Added Calder Managing Partner, Max Friar, “I think there’s a bit of a false sense that we’re all ready to blaze towards new economic highs. I think the challenge is shifting rather rapidly towards high inflation, supply chain chaos and longer lead times, and significant stress on the hiring/recruitment side. I prefer not to be pessimistic but there are quite a few small businesses that are going to struggle with this new set of challenges. More and more, owners who are already burnt out are going to be asking themselves: do I want to be the one to spend years navigating these new roadblocks, or is now the time to pass the reins?”
So how do you decide when is the right time to sell? While we can’t give you the exact magic formula for this, it’s sometime before the urgency to step down sets in.
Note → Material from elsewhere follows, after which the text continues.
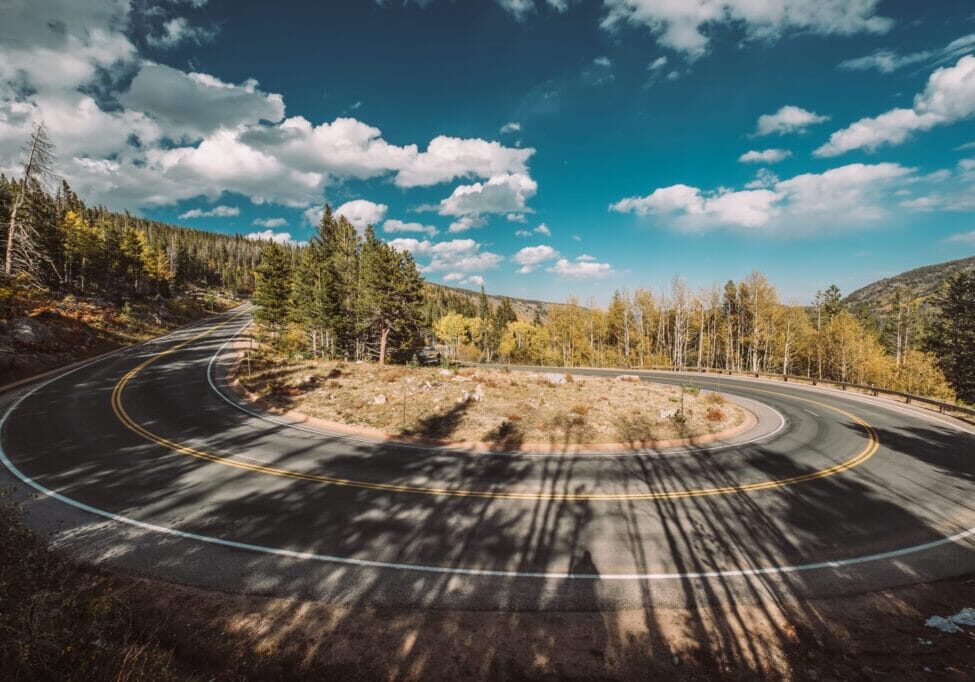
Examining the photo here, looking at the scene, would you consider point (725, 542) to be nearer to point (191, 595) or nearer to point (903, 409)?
point (191, 595)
And if you’re looking back at an unprecedented year of revenue despite (or as a result of) the pandemic, and ahead at increasing taxes, it just might be right now.
In fact, selling on a high note doesn’t just help you out, but also your successor and, ultimately, your business. “Sell your business while your eyes are still on the prize instead of after you lose interest in keeping the momentum going,” recommends Rick Purcey. “It seems more often than not, owners leave the business to someone new with some real challenges ahead of it because they checked out years ago!”